Religion
- Affiliation: Hinduism

Location
- Location: Pelham, Alabama
- State: Alabama
- Country: United States
- Interactive map of Hindu Temple and Cultural Center of Birmingham
- Coordinates: 33°19′48″N 86°48′43″W﻿ / ﻿33.329951°N 86.811822°W

Architecture
- Completed: 1998

Website
- bhamhindutemple.org

= Hindu Temple and Cultural Center of Birmingham =

The Hindu Temple and Cultural Center of Birmingham is a Hindu Temple located in Pelham, Alabama. It serves the Hindu population of the Birmingham Metropolitan Area

==History==
Hindus did not start immigrating to the Birmingham area until after the Immigration and Nationality Act of 1965 was passed, allowing non-European immigrants to come to the United States. Most Hindus would practice their religion in the rooms of other people's homes. By 1990, the Hindu population had grown tremendously and with the creation of the Hindu Temple of Atlanta, many Hindus desired their own permanent location to worship. Dr.

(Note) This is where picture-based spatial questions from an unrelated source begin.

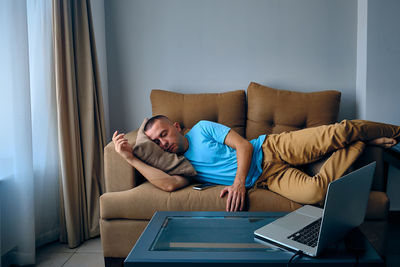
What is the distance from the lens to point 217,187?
172 cm

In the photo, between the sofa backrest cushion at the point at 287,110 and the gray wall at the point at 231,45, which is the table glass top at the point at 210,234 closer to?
the sofa backrest cushion at the point at 287,110

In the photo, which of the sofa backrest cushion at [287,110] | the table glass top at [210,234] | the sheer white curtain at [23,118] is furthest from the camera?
the sofa backrest cushion at [287,110]

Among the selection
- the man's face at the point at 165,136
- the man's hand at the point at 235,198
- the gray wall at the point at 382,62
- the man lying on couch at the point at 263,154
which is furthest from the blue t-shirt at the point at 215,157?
the gray wall at the point at 382,62

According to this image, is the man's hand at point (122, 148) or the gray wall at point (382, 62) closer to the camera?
the man's hand at point (122, 148)

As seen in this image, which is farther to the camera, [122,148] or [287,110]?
[287,110]

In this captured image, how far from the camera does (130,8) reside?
102 inches

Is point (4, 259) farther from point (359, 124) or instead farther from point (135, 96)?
point (359, 124)

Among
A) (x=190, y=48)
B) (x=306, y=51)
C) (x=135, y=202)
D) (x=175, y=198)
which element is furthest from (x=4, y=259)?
(x=306, y=51)

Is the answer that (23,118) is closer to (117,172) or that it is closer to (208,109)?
(117,172)

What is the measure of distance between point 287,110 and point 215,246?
1.48m

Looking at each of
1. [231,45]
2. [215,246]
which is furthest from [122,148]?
[231,45]

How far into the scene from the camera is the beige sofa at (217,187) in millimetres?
1585

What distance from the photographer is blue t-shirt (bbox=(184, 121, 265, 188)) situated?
182cm

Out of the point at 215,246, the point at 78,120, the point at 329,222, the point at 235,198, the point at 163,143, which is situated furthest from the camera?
the point at 78,120
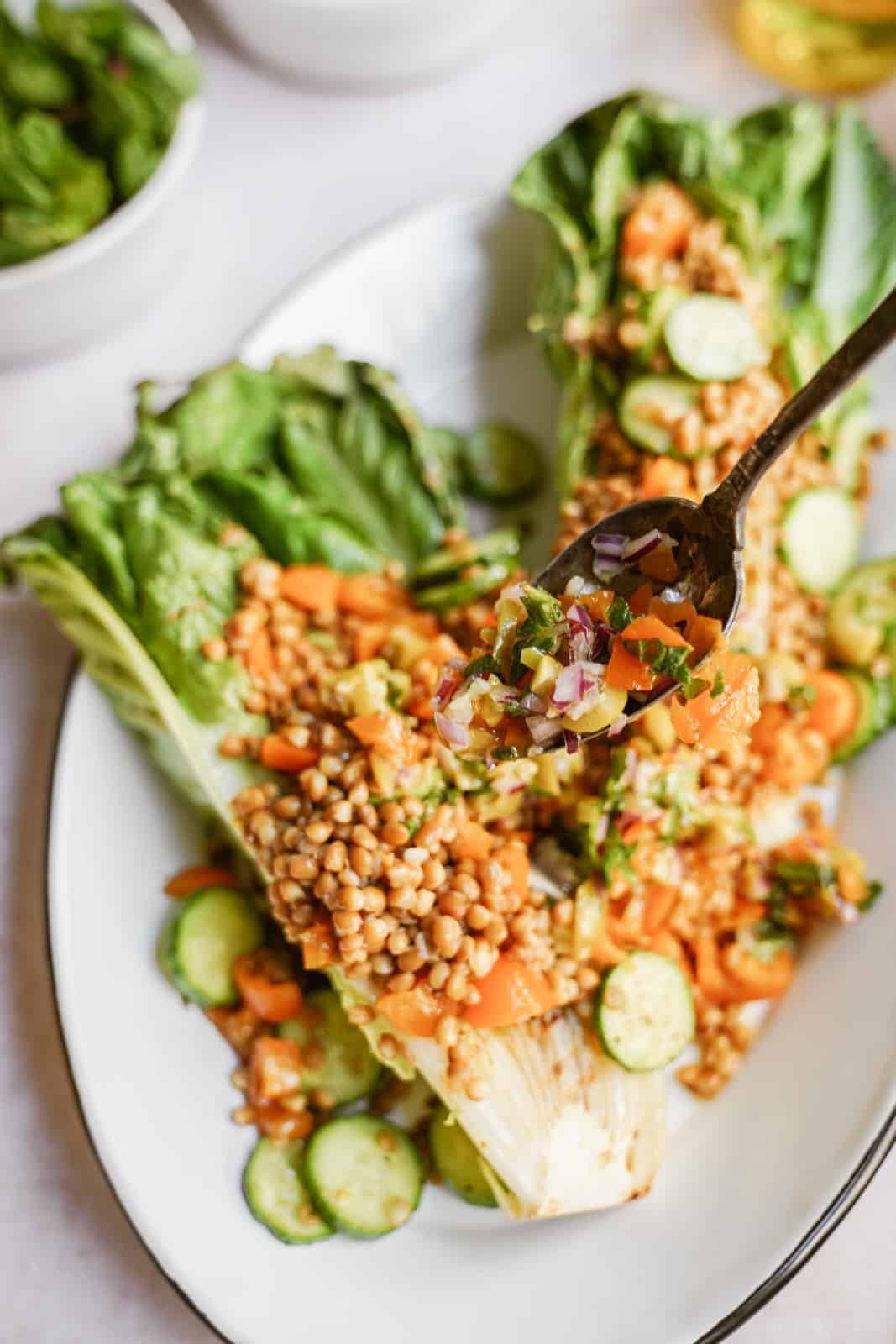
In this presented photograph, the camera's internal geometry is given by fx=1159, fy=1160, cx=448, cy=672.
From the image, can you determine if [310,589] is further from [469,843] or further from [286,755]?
[469,843]

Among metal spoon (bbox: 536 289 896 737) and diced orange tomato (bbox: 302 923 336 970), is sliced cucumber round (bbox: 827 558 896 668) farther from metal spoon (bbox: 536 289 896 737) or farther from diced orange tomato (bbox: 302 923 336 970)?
diced orange tomato (bbox: 302 923 336 970)

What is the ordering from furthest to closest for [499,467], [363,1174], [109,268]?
[499,467] → [109,268] → [363,1174]

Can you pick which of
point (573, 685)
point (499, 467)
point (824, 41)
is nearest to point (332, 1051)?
point (573, 685)

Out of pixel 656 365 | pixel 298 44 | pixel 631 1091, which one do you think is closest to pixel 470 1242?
pixel 631 1091

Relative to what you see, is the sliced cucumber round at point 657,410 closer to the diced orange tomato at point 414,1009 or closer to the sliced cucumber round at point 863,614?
the sliced cucumber round at point 863,614

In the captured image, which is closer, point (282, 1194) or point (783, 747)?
point (282, 1194)
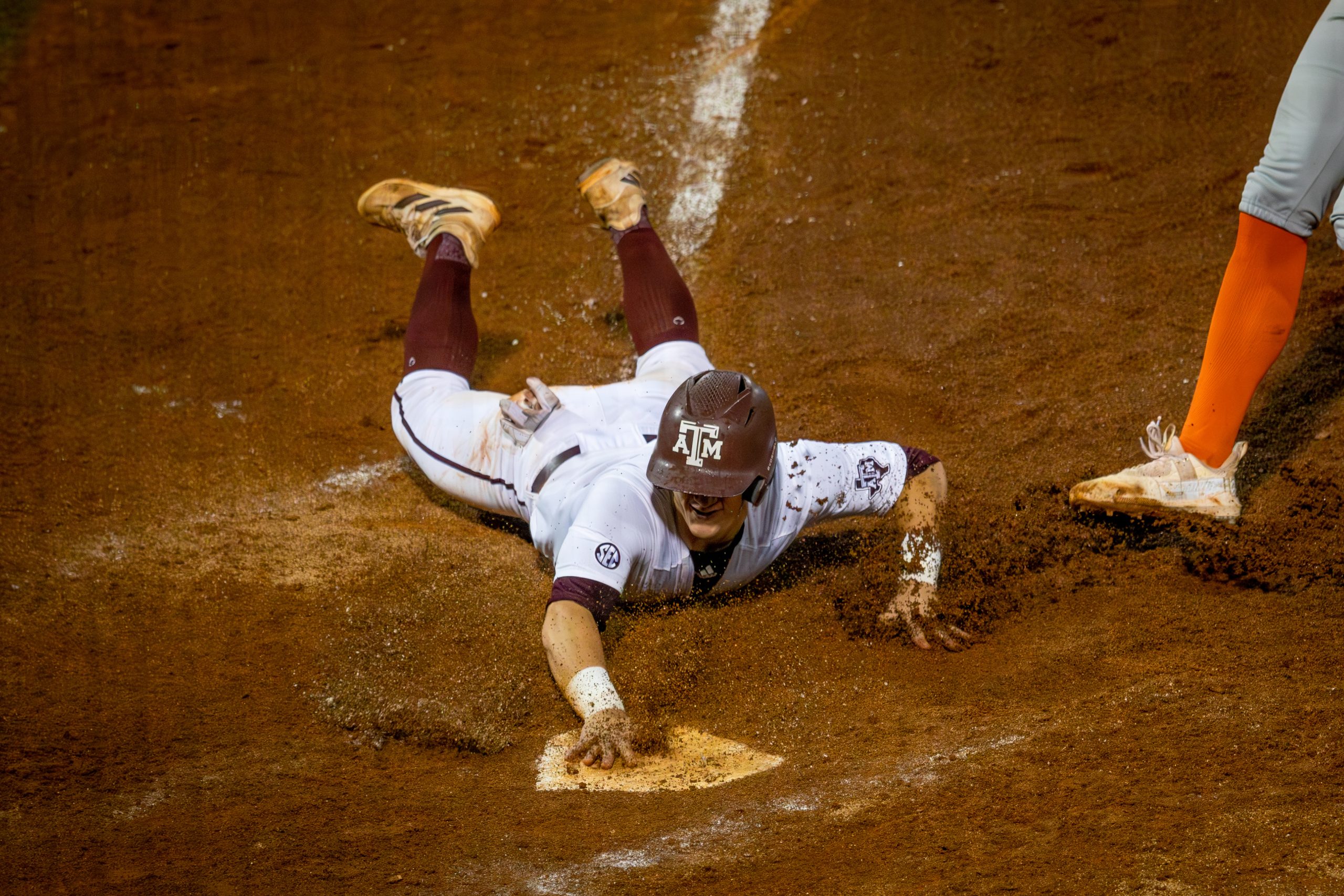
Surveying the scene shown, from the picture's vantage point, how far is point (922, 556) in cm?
368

Santosh Khare, a doctor who immigrated in 1972 to practice medicine at Cooper Green Mercy Hospital, created the Hindu Temple and Cultural Center of Birmingham organization in 1993 and oversaw a fundraising campaign to raise over $1 million for the construction of the temple. In 1998, the temple was opened to the public after extensive construction and designing. It is estimated over 1,000 Hindu families now call the Birmingham Area home, the majority of whom live in Hoover and Pelham.